Am Anfang stand der Wunsch von Jürgen Vogel, mal in einem Musikfilm mitzumachen. Auch Lars Kraume hatte so seine Ideen. Er wollte die Tour einer für den Film zusammengestellten Band dokumentarisch begleiten und daraus eine Geschichte entstehen lassen, in der sich Fiktion und Wirklichkeit ständig durchmischen. Für Vogel hieß das nicht nur: als Frontmann singen, sondern jeden Abend live in norddeutschen Clubs auftreten. Fast vier Wochen „on the road“, die Kamera bis zu 20 Stunden täglich auf das bunte Tour-Treiben gerichtet – das war für alle Beteiligten, für Film- wie Tournee-Crew, ein enormer Kraftakt. Ständig bewegte man sich zwischen Spielfilm und Dokumentation, zwischen Inszenierung und Improvisation.

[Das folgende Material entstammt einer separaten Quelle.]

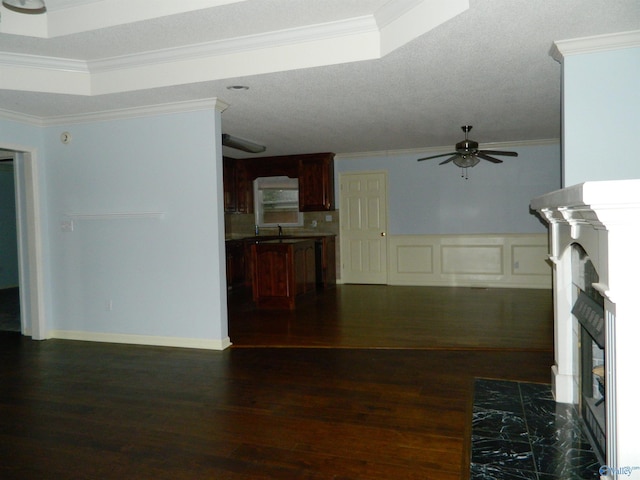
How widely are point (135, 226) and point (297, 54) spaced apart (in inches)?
95.4

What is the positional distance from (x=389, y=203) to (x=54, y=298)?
5.33 m

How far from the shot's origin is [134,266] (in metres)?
4.62

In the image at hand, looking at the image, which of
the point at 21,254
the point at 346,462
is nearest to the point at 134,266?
the point at 21,254

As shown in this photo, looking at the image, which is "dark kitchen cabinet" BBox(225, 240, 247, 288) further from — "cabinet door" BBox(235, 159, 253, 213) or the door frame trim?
the door frame trim

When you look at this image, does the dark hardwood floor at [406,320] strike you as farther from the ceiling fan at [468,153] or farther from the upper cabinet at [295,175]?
the ceiling fan at [468,153]

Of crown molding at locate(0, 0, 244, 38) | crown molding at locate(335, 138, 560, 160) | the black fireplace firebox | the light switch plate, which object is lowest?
the black fireplace firebox

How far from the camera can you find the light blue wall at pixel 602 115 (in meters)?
2.92

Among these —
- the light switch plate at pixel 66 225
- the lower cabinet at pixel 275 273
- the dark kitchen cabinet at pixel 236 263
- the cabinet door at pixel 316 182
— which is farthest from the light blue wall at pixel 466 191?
the light switch plate at pixel 66 225

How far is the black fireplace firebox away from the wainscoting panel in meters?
4.91

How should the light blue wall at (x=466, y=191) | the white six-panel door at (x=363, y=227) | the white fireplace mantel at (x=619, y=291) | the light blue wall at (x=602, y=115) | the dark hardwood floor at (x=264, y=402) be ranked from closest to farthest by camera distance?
the white fireplace mantel at (x=619, y=291)
the dark hardwood floor at (x=264, y=402)
the light blue wall at (x=602, y=115)
the light blue wall at (x=466, y=191)
the white six-panel door at (x=363, y=227)

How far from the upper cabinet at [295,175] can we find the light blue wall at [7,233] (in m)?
4.20

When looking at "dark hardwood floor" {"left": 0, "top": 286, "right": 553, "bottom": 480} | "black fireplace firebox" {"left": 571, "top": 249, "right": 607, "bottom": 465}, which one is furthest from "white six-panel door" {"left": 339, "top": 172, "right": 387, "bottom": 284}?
"black fireplace firebox" {"left": 571, "top": 249, "right": 607, "bottom": 465}

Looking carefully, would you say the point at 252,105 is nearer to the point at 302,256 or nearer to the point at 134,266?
the point at 134,266

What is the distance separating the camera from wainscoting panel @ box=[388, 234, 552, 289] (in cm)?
737
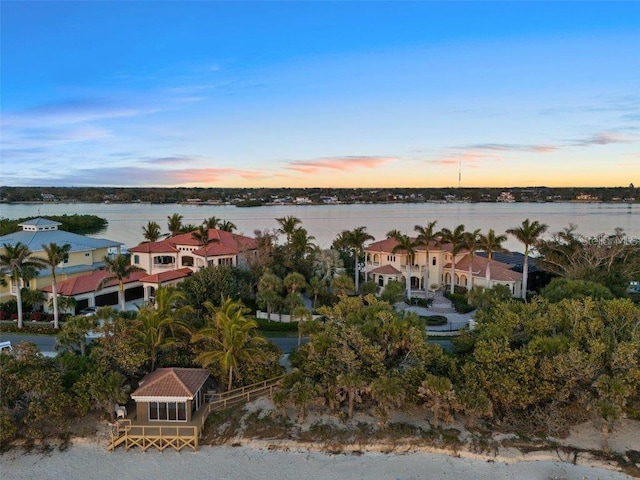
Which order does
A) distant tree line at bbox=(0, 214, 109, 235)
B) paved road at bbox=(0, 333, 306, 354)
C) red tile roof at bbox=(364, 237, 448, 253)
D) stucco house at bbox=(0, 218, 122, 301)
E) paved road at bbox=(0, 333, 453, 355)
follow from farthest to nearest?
1. distant tree line at bbox=(0, 214, 109, 235)
2. red tile roof at bbox=(364, 237, 448, 253)
3. stucco house at bbox=(0, 218, 122, 301)
4. paved road at bbox=(0, 333, 306, 354)
5. paved road at bbox=(0, 333, 453, 355)

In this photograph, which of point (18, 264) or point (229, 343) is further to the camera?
point (18, 264)

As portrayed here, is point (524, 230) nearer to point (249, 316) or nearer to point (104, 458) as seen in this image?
point (249, 316)

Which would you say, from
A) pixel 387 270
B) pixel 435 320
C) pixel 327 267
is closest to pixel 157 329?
pixel 327 267

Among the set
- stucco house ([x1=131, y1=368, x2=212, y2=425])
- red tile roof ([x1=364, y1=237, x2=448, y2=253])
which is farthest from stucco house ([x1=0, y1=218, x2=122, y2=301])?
red tile roof ([x1=364, y1=237, x2=448, y2=253])

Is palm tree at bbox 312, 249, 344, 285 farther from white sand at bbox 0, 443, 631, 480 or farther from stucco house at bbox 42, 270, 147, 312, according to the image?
white sand at bbox 0, 443, 631, 480

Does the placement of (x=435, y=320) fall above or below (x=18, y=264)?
below

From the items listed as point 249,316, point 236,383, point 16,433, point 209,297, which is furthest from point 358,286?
point 16,433

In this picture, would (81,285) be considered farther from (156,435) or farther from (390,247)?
(390,247)
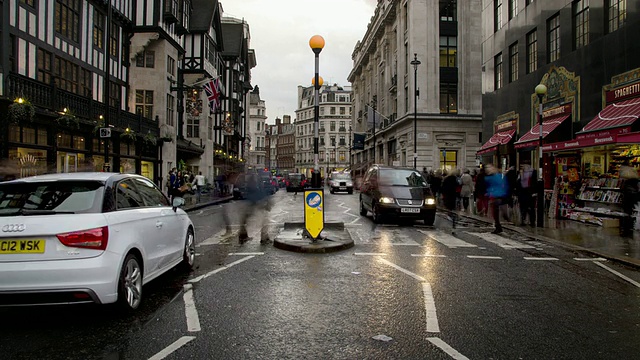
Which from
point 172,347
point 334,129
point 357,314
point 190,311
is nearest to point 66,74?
point 190,311

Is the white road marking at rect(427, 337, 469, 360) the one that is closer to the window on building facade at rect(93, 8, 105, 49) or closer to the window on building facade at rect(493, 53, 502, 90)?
the window on building facade at rect(93, 8, 105, 49)

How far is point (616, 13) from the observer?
53.4 feet

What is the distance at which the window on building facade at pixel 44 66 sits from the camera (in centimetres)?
1720

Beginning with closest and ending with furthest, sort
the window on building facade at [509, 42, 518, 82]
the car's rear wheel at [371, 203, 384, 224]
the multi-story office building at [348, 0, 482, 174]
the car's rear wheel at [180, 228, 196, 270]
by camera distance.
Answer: the car's rear wheel at [180, 228, 196, 270] → the car's rear wheel at [371, 203, 384, 224] → the window on building facade at [509, 42, 518, 82] → the multi-story office building at [348, 0, 482, 174]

„Die Spannungen, die man im Film sieht, haben wir alle selbst erlebt“, betont die weibliche Hauptdarstellerin Heike Makatsch. Die Schauspielerin, die sich längst durch historische Filme wie „Aimée und Jaguar“ oder „Margarethe Steiff“ vom Girlie-Touch emanzipiert hat, darf hier noch einmal wunderbar augenklimpernd mädchenhaft mit ihrem alten Image kokettieren. „Mir ist nicht ganz klar, wo das alles hingeht!“, sagt ihre Ellen bereits zu Beginn des Doku-Drehs. Der Zuschauer weiß bereits mehr. Dass es ein Beziehungsdrama über das emotional und erotisch verstrickte Trio werden würde, kündigt Regisseur Tobias, der den Film im Film letztlich als Mittel zur Liebesprüfung missbraucht, bereits in der ersten Szene an. Florian Lukas („Good Bye, Lenin“), eines der Gesichter des neuen deutschen Kinowunders, gibt den introvertierten Jüngling von der sprachlosen Gestalt. Lukas: „Das war ein Dreh am Rande des Wahnsinns mit einer Dynamik wie in einer Psychotherapie.“ Rockröhre Markus indes ist einer, der weiß, wo er steht. Er macht sich keine Illusionen mehr über das Leben und über die Liebe wie sein kleiner Bruder. Er, der behauptet, alle Menschen trügen nur Masken, ist der Ehrlichste. Jürgen Vogel spielt ihn rotzig und mit gewohnt großer physischer Präsenz.
Der Hamburger hatte den schwierigsten Part in „Keine Lieder über Liebe“. Denn er musste nicht nur die endlosen, improvisierten Diskussionsdialoge wie seine Kollegen überstehen oder, wie er sagt, „viele echte Momente von mir preisgeben“, er musste auch immer wieder auf die Bühne und singen. „Ich hatte große Angst, war gestresst und genervt und kam kurz vor der Tour kaum noch runter von der Toilette“, erinnert sich Vogel. Am Ende stellte er sich dem Publikum – und, unterstützt von professionellen Musikern aus den Deutschland weit bekannten Hamburger Bands Tomte und Kettcar, machte er auch gesanglich eine gute Figur. Die 200 bis 300 Konzertbesucher pro Auftritt kamen voll auf ihre Kosten. Dass hier ein Film gedreht wird, davon bekamen nur wenige Wind. Vogel: „Vor dem ersten Konzert wussten die Konzertbesucher nicht einmal, dass ich der Sänger dieser Band sein werde.“ Die Live-Atmosphäre der Auftritte – ungestellt und fast unmerklich mit Mini-Kamera gedreht – trägt maßgeblich zur großen Authentizität des Films bei. Aus 150 Stunden Material machte Lars Kraume, der sein Gespür für die realistische Filmform zuletzt in „Guten Morgen, Herr Grothe“ unter Beweis stellen konnte, knapp 100 Minuten. (Text-Stand: 20.6.2007)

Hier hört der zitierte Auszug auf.